Swinger of Birches


“One could do worse than be a swinger of birches.” The last line in Robert Frost’s poem, “Birches,” came to me yesterday as I watched Ursula climb the trees down by the pond — two trees, actually, side by side at the water’s edge and not more than two feet apart at the base. They’re maple, not birch, I believe, but young and supple like birch, with upward-pointing branches spaced just far enough apart for a growing girl to climb.

Ursula has pulled herself into their lower branches for several years now. But yesterday while I watched from the house, she ascended well above her usual perch, threading back and forth between the two trunks. I’d look out and see her walking up the right tree almost in a layback, a climber’s move. A while later, I noticed her stretched to her full length in the left tree, reaching up for another branch. All afternoon, she climbed up and down and between those two trees. At one point, I saw her striding across the field between the pond and the house with slings and a pulley in one hand. Soon she had them arranged in the trees, as well.

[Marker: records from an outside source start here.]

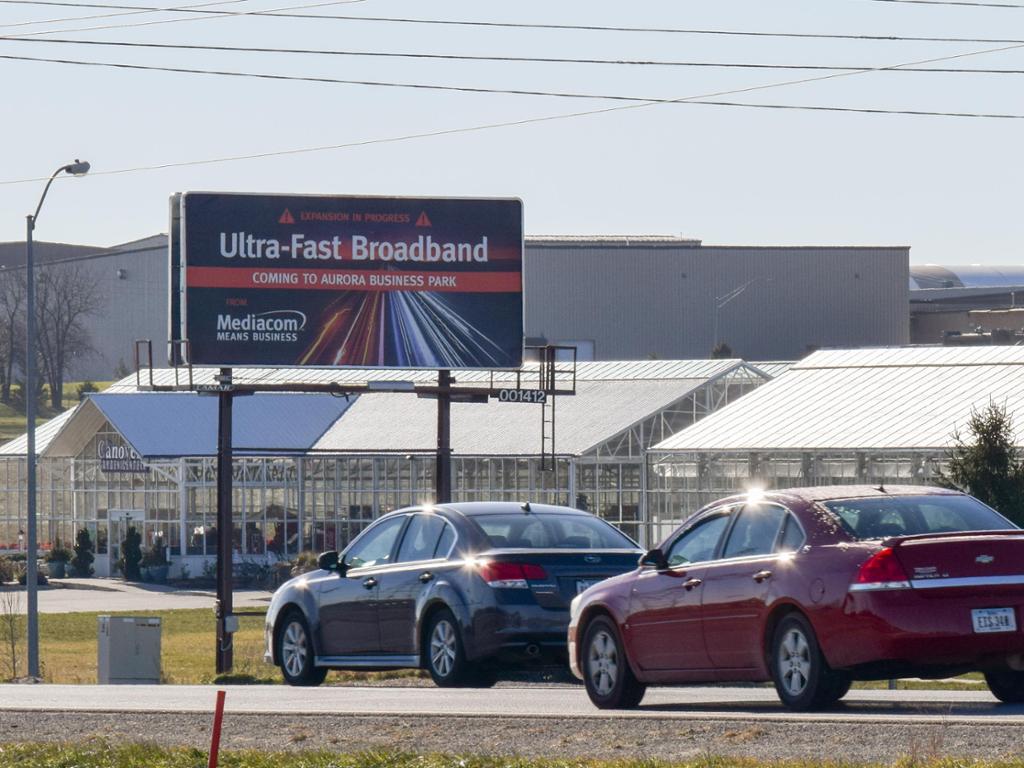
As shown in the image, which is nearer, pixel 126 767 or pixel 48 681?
pixel 126 767

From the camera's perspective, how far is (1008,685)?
12.7 m

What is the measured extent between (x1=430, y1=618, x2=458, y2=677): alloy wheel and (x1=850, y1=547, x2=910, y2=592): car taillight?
16.2 feet

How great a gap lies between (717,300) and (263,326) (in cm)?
6001

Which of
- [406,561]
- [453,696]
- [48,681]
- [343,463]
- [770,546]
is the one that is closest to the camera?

Ursula and I are spending the last week of true summer here at the pond while Jim and Virgil are away. (Any child will tell you that in spite of what the calendar says, summer ends when school starts.) I’d asked her yesterday morning if she wanted to invite a friend over for the day or even overnight. “I don’t know, maybe, I can’t decide,” she’d cried. And then I saw her in the trees.

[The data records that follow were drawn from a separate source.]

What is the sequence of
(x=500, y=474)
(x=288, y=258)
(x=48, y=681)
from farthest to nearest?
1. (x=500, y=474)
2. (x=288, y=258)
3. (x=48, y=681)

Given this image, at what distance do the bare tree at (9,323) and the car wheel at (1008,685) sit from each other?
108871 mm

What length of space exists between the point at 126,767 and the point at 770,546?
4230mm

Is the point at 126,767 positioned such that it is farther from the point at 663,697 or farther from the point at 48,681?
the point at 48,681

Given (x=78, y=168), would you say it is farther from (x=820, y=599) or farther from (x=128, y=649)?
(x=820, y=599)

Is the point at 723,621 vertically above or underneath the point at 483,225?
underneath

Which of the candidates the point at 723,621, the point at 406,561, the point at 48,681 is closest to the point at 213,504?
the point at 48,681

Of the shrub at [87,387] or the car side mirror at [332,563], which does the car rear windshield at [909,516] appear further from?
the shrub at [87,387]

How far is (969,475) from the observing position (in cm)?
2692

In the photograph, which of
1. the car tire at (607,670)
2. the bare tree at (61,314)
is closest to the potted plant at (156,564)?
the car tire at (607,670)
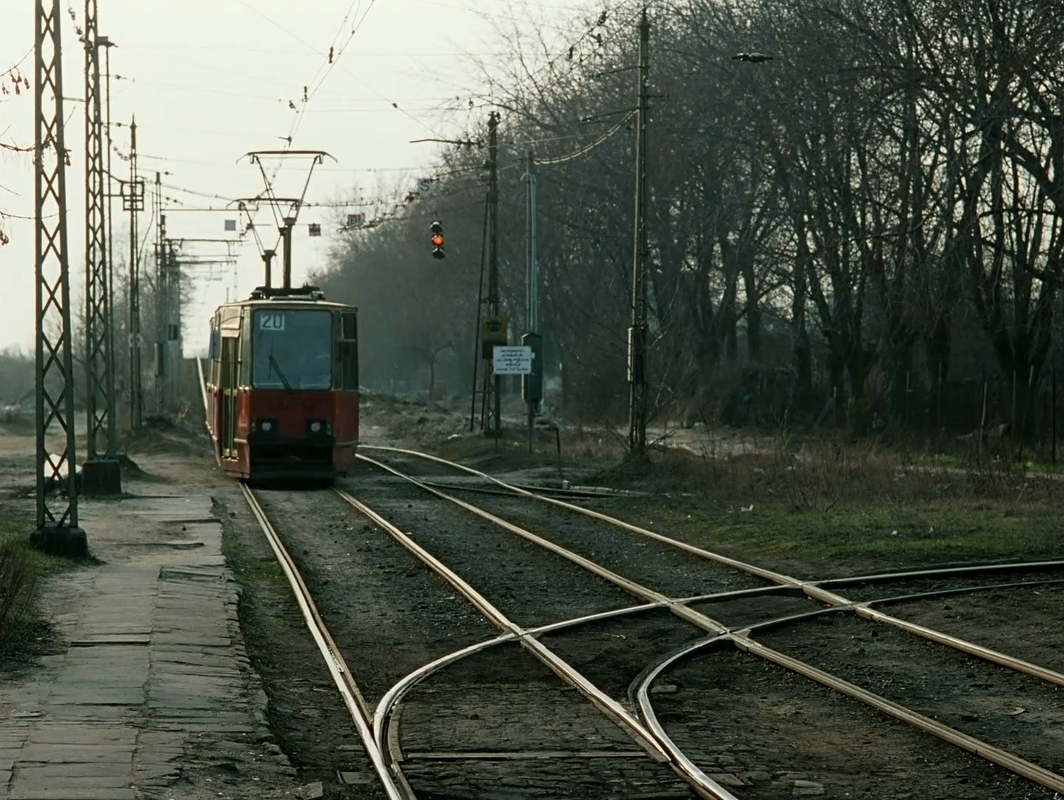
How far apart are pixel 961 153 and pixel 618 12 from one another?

Eventually she climbed so high that my mother’s heart rose, too, and constricted. She reached the smallest branches, close enough to the tips of the trees that they were no longer obscured by the fullness further down, and thin enough to make good switches. The trunks tapered to similar slenderness and seemed to sway downward under Ursula’s weight, slight as she is. I watched her for a long while, needing to be sure she was safe. And then I simply watched for the pleasure of watching her bend those trees, and bend herself to them.

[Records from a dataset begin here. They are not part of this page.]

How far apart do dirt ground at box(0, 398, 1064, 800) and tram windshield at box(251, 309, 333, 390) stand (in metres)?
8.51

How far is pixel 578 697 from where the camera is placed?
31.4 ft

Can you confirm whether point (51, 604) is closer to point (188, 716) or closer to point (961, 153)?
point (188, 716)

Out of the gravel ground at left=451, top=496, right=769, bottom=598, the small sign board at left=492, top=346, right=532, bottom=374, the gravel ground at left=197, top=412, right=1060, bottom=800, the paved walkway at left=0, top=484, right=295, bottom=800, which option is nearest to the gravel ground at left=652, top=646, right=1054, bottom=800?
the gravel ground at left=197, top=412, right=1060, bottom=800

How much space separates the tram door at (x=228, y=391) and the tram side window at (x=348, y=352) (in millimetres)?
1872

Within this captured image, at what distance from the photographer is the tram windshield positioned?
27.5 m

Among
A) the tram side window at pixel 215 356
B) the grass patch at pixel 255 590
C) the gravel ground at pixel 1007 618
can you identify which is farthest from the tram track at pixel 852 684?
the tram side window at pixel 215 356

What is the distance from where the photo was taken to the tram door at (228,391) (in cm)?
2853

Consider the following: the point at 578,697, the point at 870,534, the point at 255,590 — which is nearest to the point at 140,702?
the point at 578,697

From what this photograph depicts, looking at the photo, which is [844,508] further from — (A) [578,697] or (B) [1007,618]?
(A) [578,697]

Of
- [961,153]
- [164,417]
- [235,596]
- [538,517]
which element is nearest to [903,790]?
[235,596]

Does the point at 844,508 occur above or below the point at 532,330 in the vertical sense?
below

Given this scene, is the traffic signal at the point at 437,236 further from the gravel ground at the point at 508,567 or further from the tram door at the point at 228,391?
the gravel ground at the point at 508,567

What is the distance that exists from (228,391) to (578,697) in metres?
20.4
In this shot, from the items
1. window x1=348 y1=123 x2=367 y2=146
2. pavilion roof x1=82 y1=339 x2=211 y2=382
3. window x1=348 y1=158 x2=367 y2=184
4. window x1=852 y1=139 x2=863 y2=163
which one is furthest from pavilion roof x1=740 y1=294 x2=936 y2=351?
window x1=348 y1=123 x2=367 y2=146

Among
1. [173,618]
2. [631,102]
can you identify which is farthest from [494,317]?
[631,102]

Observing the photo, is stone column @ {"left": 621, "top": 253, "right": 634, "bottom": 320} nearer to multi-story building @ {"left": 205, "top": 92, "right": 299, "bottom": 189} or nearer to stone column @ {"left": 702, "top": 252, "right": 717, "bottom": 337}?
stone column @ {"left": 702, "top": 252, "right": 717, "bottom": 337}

When she finally came in, it was nearly dinner time. The light slanted onto the pond through Ursula’s trees, silvering the undersides of their leaves as they lifted in the breeze. She, too, was radiant.

In “Birches,” the poet comes upon birch trees that have been bent to the ground by ice. He imagines instead that a boy has bent them —
As he went out and in to fetch the cows —
Some boy too far from town to learn baseball,
Whose only play was what he found himself,
Summer or winter, and could play alone.

Such a boy, or girl, would learn “all there was to learn about not launching out too soon” about climbing carefully, “with the same pains you use to fill a cup up to the brim, and even above the brim.” The poet lets the imagined boy follow his desire, flinging himself outward on one of those slender saplings, “feet first, with a swish, kicking his way down through the air to the ground.”

I know without asking that Ursula understands exactly what Robert Frost meant when he said he’d like to
climb black branches up a snow-white trunk
Toward heaven, till the tree could bear no more,
But dipped its top and set me down again.
That would be good both going and coming back.

She knows, too, that on some days at the end of summer, one can do no better than be a swinger of birches.